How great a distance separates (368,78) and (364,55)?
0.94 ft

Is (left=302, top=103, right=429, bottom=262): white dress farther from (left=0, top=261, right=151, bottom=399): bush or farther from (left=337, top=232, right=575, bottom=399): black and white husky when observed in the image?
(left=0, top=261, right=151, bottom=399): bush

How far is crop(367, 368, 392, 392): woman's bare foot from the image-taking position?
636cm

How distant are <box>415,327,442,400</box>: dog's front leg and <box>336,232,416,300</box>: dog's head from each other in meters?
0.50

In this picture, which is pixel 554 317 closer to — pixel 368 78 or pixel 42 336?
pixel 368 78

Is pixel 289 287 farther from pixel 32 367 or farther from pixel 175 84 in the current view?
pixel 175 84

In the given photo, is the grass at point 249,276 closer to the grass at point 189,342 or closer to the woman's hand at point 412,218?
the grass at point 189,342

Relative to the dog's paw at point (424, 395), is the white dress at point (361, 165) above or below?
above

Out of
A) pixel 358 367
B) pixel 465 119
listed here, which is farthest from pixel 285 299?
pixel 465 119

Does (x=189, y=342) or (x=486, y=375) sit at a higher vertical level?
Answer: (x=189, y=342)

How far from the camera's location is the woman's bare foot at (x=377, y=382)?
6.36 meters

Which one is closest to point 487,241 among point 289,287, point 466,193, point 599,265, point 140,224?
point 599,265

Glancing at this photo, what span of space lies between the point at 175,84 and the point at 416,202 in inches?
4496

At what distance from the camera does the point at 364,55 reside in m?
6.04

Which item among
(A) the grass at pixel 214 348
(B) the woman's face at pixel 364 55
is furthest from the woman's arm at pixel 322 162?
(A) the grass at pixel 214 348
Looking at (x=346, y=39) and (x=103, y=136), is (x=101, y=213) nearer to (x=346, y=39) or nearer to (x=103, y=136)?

SET PROBLEM
Copy all of the entries above word for word, keeping every line and its line breaks unchanged.

RESPONSE TO THE TASK
How great a distance separates (368,78) and (364,55)?
0.94 ft

Is (left=302, top=103, right=429, bottom=262): white dress farther from (left=0, top=261, right=151, bottom=399): bush or farther from (left=337, top=232, right=575, bottom=399): black and white husky when observed in the image?
(left=0, top=261, right=151, bottom=399): bush

How far is crop(367, 368, 392, 392): woman's bare foot from the image-taking position?
636cm

How distant are <box>415,327,442,400</box>: dog's front leg and <box>336,232,416,300</box>: dog's head from each other in meters?
0.50

In this picture, which is pixel 554 317 closer to — pixel 368 78 or pixel 42 336?
pixel 368 78

Is pixel 289 287 farther from pixel 32 367 or farther from pixel 175 84 in the current view?
pixel 175 84

In the given photo, is the grass at point 249,276 closer to the grass at point 189,342 or closer to the woman's hand at point 412,218?
the grass at point 189,342

Relative to the dog's paw at point (424, 395), is the white dress at point (361, 165) above or below?
above

Out of
A) pixel 358 367
B) pixel 465 119
listed here, which is farthest from pixel 285 299?
pixel 465 119

Does (x=189, y=342) or (x=486, y=375) sit at a higher vertical level?
Answer: (x=189, y=342)

How far from the camera's location is the woman's bare foot at (x=377, y=382)?
6.36 meters

Which one is closest to point 487,241 among point 289,287, point 466,193, point 599,265, point 140,224?
point 599,265

Glancing at this photo, what span of space lies between the point at 175,84 and the point at 416,202 in inches?
4496

At what distance from the camera does the point at 364,55 reside in m?
6.04

Which item among
(A) the grass at pixel 214 348
(B) the woman's face at pixel 364 55
is furthest from the woman's arm at pixel 322 162?
(A) the grass at pixel 214 348
Looking at (x=346, y=39) and (x=103, y=136), is (x=101, y=213) nearer to (x=346, y=39) or nearer to (x=103, y=136)?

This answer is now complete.